Furthermore, the self-serving notion among right wing pundits that the war is one of propaganda and will creates the idea that one can be courageous simply by saying the right things. It doesn't matter what you do, so long as you make sure you don't embolden the enemy by criticizing our troops!

I've owned two dogs in my life, and they reacted in different ways when I ran the vacuum cleaner. The first dog stood 6 feet away and barked incessantly at the vacuum until it was back in the closet; the second keeps its distance and meekly moves to a different room at her first opportunity. Which one was afraid of the vacuum? Both of them.
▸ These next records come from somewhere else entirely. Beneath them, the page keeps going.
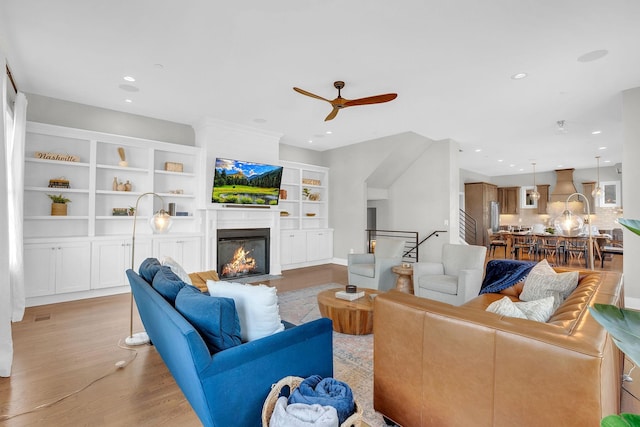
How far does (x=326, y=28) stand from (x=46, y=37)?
279 cm

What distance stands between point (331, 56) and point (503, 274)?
10.5ft

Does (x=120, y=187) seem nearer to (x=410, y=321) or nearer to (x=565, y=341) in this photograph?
(x=410, y=321)

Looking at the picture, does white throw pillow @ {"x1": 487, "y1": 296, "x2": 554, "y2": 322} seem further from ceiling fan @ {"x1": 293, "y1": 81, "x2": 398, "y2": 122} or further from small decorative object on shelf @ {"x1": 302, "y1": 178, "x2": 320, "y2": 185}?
small decorative object on shelf @ {"x1": 302, "y1": 178, "x2": 320, "y2": 185}

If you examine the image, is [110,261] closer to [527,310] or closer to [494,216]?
[527,310]

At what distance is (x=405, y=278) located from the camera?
4621mm

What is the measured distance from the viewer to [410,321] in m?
1.70

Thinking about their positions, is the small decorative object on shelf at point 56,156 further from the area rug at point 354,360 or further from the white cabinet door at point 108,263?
the area rug at point 354,360

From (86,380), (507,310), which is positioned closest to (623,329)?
(507,310)

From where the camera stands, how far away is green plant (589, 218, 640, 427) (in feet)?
2.09

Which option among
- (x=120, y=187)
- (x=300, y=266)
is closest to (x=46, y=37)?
(x=120, y=187)

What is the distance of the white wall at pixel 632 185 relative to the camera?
4.15 m

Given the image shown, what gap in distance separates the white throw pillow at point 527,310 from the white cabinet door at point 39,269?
17.8ft

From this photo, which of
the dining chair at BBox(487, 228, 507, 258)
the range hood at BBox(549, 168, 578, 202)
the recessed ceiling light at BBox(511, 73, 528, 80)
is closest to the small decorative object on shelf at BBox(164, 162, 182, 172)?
the recessed ceiling light at BBox(511, 73, 528, 80)

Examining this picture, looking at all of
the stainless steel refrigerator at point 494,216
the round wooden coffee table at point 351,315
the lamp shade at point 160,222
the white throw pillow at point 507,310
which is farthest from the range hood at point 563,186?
the lamp shade at point 160,222
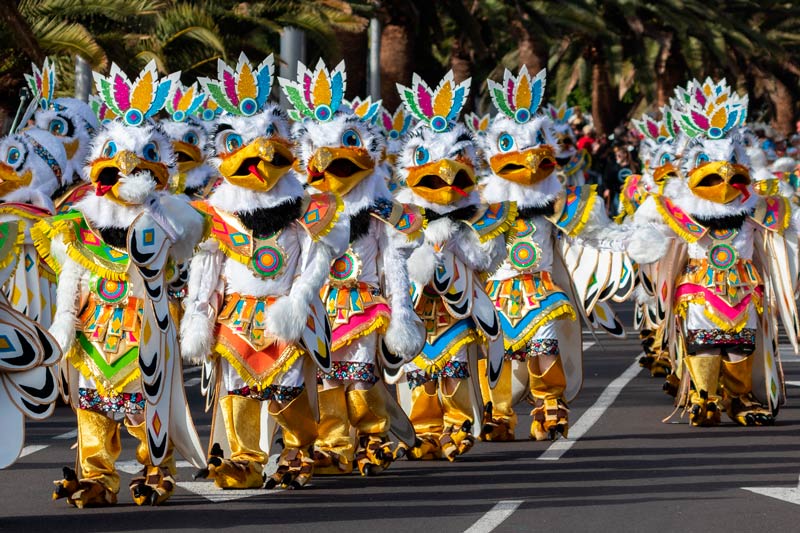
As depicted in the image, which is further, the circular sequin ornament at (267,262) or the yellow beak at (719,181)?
the yellow beak at (719,181)

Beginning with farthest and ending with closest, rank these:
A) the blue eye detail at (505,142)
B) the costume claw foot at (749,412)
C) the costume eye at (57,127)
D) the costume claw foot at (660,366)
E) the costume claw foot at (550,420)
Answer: the costume claw foot at (660,366), the costume eye at (57,127), the costume claw foot at (749,412), the blue eye detail at (505,142), the costume claw foot at (550,420)

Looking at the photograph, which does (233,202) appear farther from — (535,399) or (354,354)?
(535,399)

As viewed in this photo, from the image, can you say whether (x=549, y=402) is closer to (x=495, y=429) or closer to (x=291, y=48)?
(x=495, y=429)

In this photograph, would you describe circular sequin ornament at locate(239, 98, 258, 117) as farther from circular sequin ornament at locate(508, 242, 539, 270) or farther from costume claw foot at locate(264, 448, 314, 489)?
circular sequin ornament at locate(508, 242, 539, 270)

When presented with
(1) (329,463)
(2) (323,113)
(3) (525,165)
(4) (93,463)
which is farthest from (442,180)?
(4) (93,463)

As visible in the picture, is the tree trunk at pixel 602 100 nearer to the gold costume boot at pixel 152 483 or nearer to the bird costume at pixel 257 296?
the bird costume at pixel 257 296

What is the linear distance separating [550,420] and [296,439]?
2.83 m

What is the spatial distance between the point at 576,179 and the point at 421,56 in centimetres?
1427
The most telling aspect of our reaction to Ahmadinejad's visit is that, for now, it's all talk; all politicians and pundits racing to the bottom to see who can be the bravest, the most post-9/11, the most "serious", by exhibiting the most hysterical reaction to a diplomatic visit. They claim that the visit is harmful because Ahmadinejad is only here for propaganda purposes. This is doubly ironic: first because their reaction is itself propaganda, and second because their reaction gives Ahmadinejad all the propaganda he could ever need. He is the bogeyman, the monster under the bed. He gives us nightmares. We bark at him from a safe distance until he goes away.

If any American leader could provoke a reaction like that in the Middle East, we'd elect him President in a second.